As spelled out by Jeff Ellis, head of the council's working group on legal matters, the corporation would have a 17-member board appointed by the governor and the Legislative Coordinating Council.
Six members would be chosen from among names submitted by the Kansas Medical Society and the Kansas Hospital Association. Consumer representatives would have two seats on the new authority and "payers" or insurance companies would have one seat. Pharmacists, employers and local health departments also would each have one seat on the board.
The board also would include the KDHE secretary, the executive director of the Kansas Health Policy Authority and the governor, or a designee.
It also would include two non-voting members; one from the University of Kansas Center for Health Informatics and one from a regional health information technology center.
Ellis said the non-profit corporation would have many of the powers of a private entity but would be subject to the Kansas Open Meetings and Open Records laws.
With 17 members, he said, "it will be small enough to be nimble and make decisions in a fast moving environment."
The board would decide if its members would be compensated.
The new corporation would be the sole entity with legal authority to authorize and approve health information exchanges within Kansas. It also would have the power to seek and spend grants and donations.
It would have at least one advisory council.
Inconsistent privacy laws
Various committees, commissions and working groups have worked for years to plan or develop a Kansas health information exchange that would allow the transfer of digitized patient information among medical providers. Local exchanges have already been created in Wichita and Kansas City.
But the effort to create a statewide information exchange became supercharged with passage of last year's federal economic stimulus package.
That legislation included billions of dollars to encourage nationwide adoption of electronic health records with the goal of every American having one by 2014. Also in the American Recovery and Reinvestment Act were incentives for doctors, hospitals and other providers to have digital systems that, for example, would allow a heart specialist in Kansas City access to the records of a patient who lived in Colby.

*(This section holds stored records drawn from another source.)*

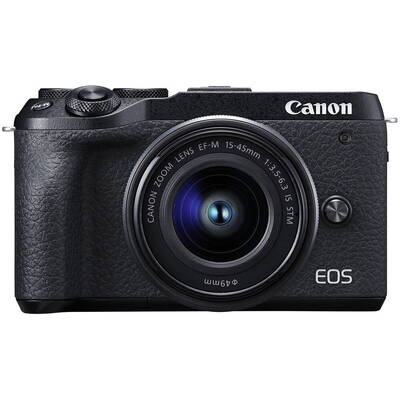 Canon Aparat foto Mirrorless EOS M6 II, 32.5 MP, 4K, Negru + Obiectiv 15-45mm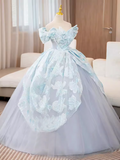 A-line Off-the-shoulder Light Sky Blue Long Prom Dress Beautiful Tulle Princess Dresses TKL2163|Selinadress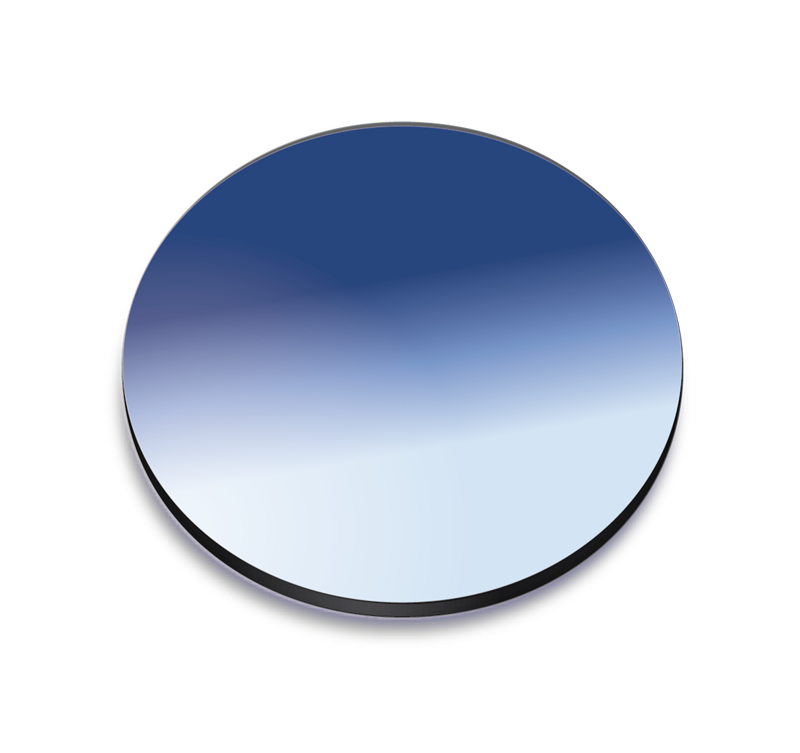 Blue gradient coloured lens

Proponents of electronic health records say they will make the practice of medicine more efficient and will allow the collection of mountains of data that when properly mined will reveal which treatments are most effective.
There is considerable pressure from provider groups and others for Kansas to have a functioning exchange up and running, sooner not later, in order to meet some of the deadlines set in the federal stimulus. In 2015, the incentives available for providers who adopt health information technology will be replaced by penalties for those who have not.
Ellis' legal work group also has concluded that there are multiple impediments in Kansas law to creating a functional exchange. Ellis in the last three meetings of the council has told members he considers it an "urgent" priority to present the Legislature with a bill that would remove the legal barriers, which he has described as inconsistencies in the state patient privacy laws.
But Bremby told the group that Attorney General Steve Six had questions about some provisions in the draft that would relieve medical providers who adhered to federal privacy laws from criminal or civil liability under Kansas law. Ellis said the proposed legislation wouldn't go the Legislature until the attorney general's vetting was finished.
Brad Williams of the council's technical working group unveiled a network schematic for how private providers using the commercial Internet and the state's Kan-ed and KanWIN networks could be interconnected providing the infrastructure for the digital exchange.
Kan-ed is a broadband network that connects hospitals and schools across the state. It currently is used for video conferencing and other information exchanges. KanWIN is the common network used by the various state agencies.
The council is scheduled to meet again next month.